Spatial reasoning records:
——————————

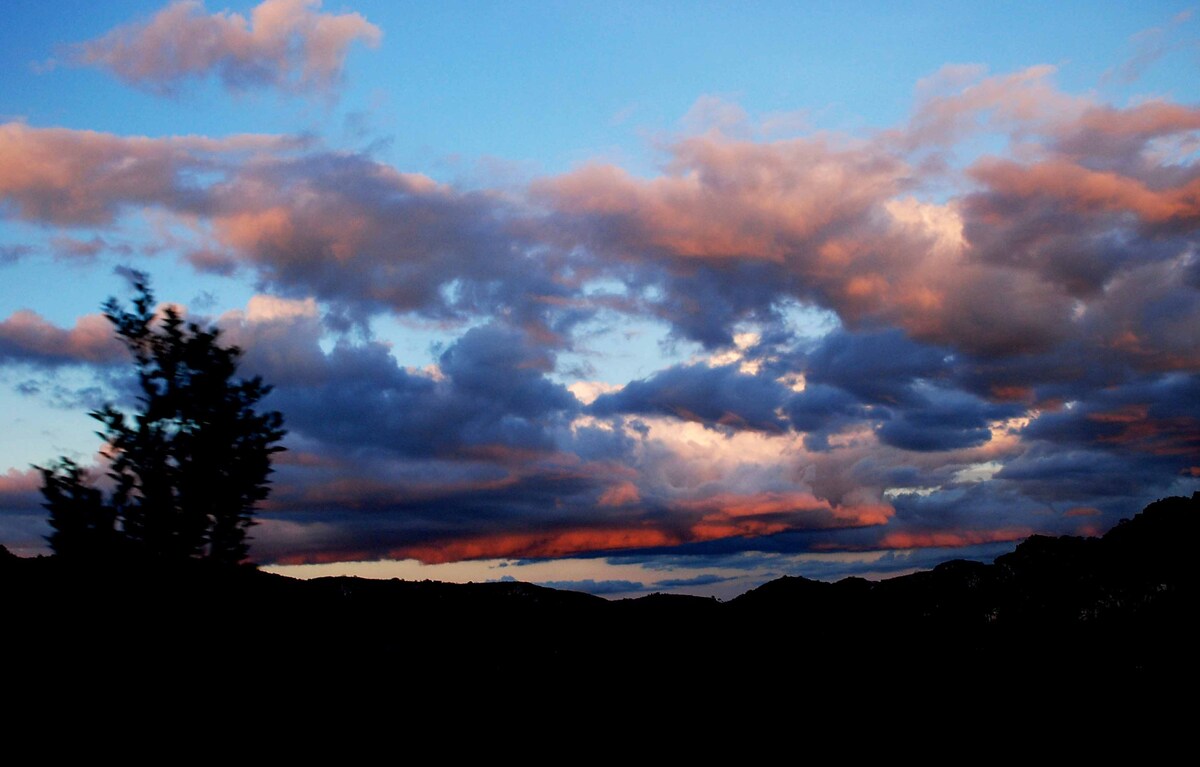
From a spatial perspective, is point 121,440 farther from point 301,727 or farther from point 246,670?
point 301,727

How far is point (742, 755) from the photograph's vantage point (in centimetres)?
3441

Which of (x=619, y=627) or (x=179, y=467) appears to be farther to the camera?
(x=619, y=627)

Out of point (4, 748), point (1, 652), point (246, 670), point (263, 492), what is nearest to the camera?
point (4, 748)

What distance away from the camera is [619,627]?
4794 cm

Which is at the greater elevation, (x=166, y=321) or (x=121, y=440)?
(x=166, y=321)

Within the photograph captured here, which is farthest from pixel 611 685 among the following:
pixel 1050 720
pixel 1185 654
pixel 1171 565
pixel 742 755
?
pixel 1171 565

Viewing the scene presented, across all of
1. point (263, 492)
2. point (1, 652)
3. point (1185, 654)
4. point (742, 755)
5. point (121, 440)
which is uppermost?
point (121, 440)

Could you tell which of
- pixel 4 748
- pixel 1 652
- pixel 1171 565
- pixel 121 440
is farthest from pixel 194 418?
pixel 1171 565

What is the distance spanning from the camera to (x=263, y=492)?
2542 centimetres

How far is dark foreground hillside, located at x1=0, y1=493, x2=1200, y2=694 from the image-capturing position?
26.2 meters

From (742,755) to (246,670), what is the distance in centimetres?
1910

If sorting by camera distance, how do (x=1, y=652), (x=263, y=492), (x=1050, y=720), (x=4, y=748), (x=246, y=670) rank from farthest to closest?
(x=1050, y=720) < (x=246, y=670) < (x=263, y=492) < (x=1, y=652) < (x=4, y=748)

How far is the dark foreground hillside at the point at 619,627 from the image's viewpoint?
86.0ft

——————————

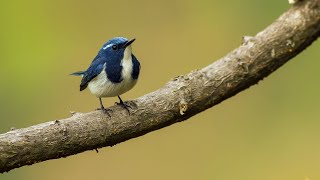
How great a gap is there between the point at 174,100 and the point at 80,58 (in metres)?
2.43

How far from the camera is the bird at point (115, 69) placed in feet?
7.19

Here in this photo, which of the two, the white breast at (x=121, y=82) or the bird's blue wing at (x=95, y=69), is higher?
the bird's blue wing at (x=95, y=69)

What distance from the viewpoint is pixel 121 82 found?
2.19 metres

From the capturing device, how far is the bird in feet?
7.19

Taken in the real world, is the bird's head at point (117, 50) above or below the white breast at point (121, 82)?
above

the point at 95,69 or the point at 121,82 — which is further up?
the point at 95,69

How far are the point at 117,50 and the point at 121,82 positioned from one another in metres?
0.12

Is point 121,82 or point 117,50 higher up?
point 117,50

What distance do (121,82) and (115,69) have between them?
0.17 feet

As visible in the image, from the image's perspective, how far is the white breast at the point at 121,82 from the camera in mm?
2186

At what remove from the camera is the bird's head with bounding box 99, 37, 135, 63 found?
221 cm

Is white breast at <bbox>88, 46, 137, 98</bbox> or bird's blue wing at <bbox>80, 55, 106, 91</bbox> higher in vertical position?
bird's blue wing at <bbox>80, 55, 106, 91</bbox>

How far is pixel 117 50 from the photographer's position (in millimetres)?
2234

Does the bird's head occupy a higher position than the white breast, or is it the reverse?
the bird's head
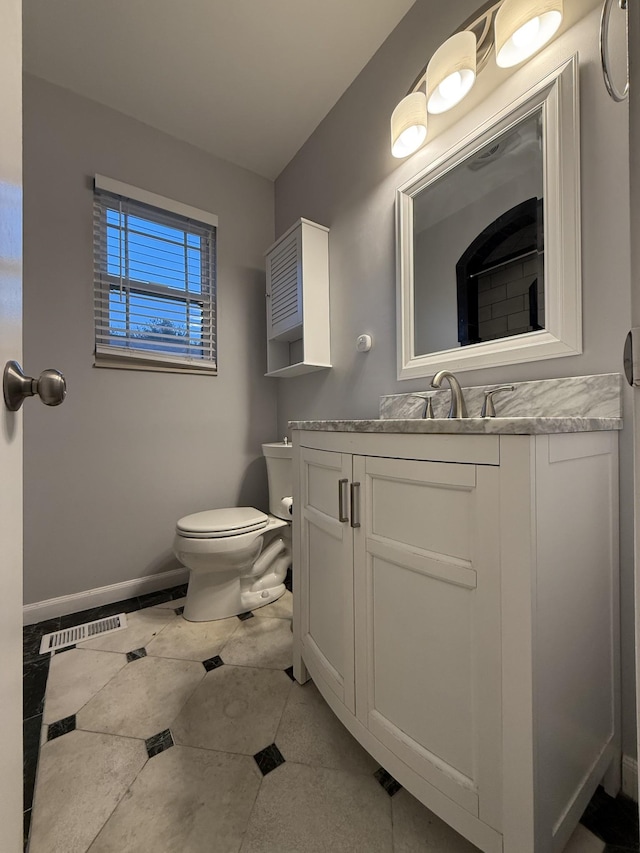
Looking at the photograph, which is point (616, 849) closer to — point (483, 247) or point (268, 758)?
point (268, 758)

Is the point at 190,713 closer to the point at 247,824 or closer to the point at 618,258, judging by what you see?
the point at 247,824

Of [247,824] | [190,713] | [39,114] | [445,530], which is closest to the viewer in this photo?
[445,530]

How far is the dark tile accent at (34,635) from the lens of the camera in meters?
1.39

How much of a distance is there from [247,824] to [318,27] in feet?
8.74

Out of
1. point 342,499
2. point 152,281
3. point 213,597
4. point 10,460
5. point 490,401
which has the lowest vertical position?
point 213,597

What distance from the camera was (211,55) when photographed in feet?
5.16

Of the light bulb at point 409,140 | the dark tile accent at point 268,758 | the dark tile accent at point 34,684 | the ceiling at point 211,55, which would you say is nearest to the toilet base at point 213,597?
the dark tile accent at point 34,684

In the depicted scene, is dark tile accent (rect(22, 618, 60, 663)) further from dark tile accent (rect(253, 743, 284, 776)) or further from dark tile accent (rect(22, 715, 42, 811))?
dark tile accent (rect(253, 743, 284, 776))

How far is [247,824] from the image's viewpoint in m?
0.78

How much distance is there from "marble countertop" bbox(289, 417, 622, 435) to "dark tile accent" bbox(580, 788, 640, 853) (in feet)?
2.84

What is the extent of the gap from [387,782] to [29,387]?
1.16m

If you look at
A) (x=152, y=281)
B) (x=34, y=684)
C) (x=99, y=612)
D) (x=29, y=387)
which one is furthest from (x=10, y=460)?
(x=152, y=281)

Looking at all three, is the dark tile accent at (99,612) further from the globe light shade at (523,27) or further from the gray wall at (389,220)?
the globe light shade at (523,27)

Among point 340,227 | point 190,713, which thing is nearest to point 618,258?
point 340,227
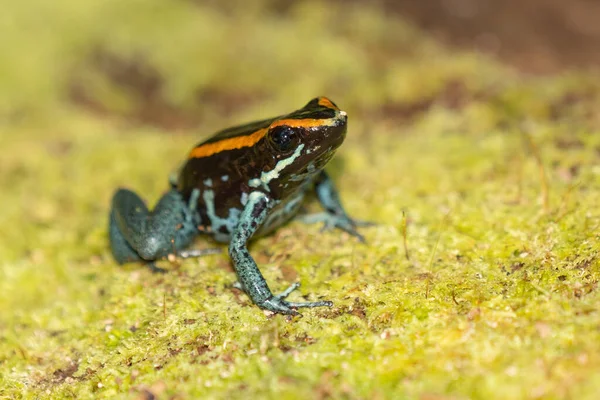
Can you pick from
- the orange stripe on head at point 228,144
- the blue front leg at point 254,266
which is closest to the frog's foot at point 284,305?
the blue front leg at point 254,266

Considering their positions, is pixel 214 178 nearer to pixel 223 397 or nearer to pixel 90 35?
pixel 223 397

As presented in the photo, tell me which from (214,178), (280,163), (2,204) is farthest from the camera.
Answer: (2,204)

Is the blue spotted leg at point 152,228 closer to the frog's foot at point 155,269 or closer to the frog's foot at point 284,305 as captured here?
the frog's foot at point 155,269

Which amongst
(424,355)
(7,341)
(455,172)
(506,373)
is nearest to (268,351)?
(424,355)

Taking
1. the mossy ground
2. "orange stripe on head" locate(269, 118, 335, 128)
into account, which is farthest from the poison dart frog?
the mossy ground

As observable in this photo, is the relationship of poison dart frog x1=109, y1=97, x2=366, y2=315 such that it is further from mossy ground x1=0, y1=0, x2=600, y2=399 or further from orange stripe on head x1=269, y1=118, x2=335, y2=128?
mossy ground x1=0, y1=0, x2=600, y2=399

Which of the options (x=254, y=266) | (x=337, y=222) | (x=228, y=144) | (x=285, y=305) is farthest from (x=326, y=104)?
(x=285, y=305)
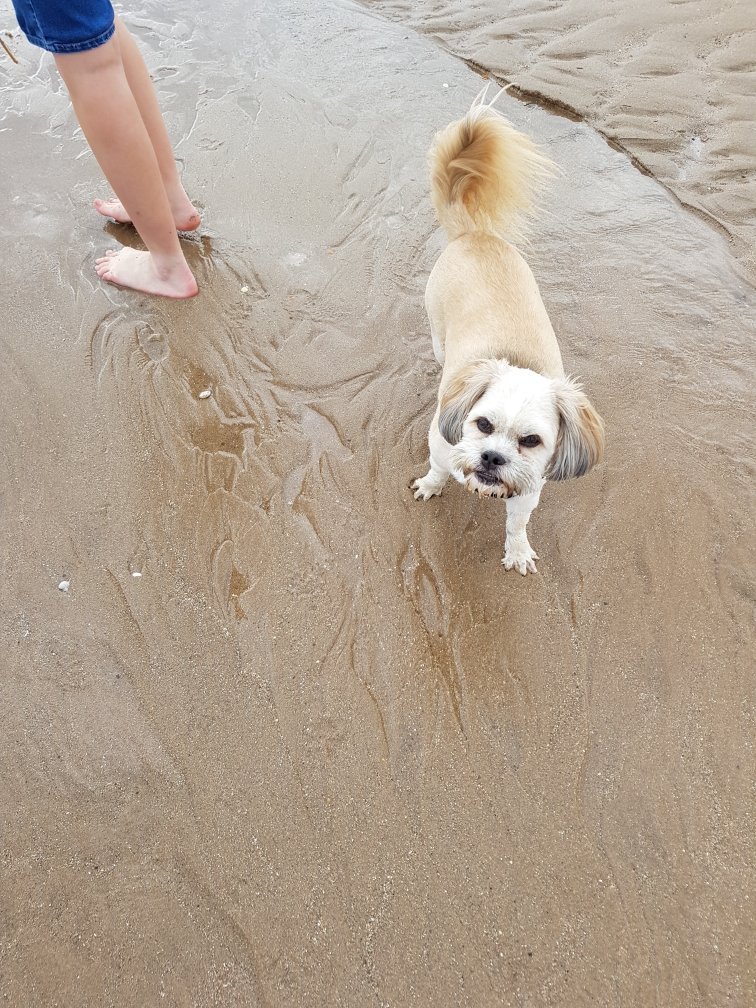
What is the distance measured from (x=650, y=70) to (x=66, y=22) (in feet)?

——————————

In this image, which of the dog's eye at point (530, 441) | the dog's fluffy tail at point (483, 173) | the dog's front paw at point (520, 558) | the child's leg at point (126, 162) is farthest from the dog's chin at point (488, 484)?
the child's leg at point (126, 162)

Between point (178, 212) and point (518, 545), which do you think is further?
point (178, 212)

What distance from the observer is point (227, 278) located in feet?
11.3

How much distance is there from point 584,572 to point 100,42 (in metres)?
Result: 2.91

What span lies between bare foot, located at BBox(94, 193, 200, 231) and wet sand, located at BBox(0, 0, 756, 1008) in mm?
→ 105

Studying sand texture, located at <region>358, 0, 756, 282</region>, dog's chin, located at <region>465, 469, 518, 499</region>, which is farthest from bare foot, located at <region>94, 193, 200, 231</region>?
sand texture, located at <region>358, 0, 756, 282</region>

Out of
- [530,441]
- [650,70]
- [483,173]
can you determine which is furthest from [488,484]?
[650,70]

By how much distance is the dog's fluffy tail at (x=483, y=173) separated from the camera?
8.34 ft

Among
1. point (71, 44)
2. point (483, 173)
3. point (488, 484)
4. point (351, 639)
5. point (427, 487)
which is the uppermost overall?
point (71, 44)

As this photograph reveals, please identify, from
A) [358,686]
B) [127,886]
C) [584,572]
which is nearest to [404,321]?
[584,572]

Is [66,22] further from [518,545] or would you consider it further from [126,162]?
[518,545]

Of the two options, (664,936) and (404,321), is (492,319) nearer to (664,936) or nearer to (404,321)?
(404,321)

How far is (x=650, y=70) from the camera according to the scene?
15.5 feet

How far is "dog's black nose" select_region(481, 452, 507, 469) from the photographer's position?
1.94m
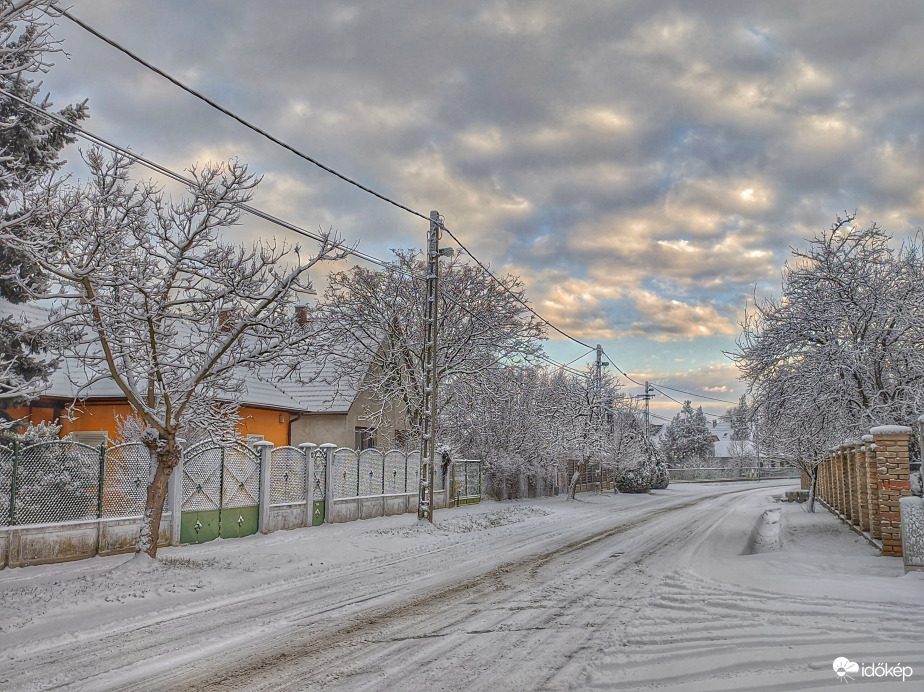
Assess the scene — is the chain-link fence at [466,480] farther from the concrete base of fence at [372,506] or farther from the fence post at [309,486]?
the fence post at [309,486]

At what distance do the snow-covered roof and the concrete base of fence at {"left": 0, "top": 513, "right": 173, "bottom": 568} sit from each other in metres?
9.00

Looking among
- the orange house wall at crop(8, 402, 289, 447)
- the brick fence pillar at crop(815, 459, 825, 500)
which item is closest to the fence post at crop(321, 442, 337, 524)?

——————————

GOAL: Extract every line of the data that contains the word "centimetres", matching case exactly.

ANSWER IN FULL:
How far is point (742, 755) from the photograph's vantage point (in centimetres)?
2542 centimetres
From (742,755) to (246,670), what is the distance in centimetres?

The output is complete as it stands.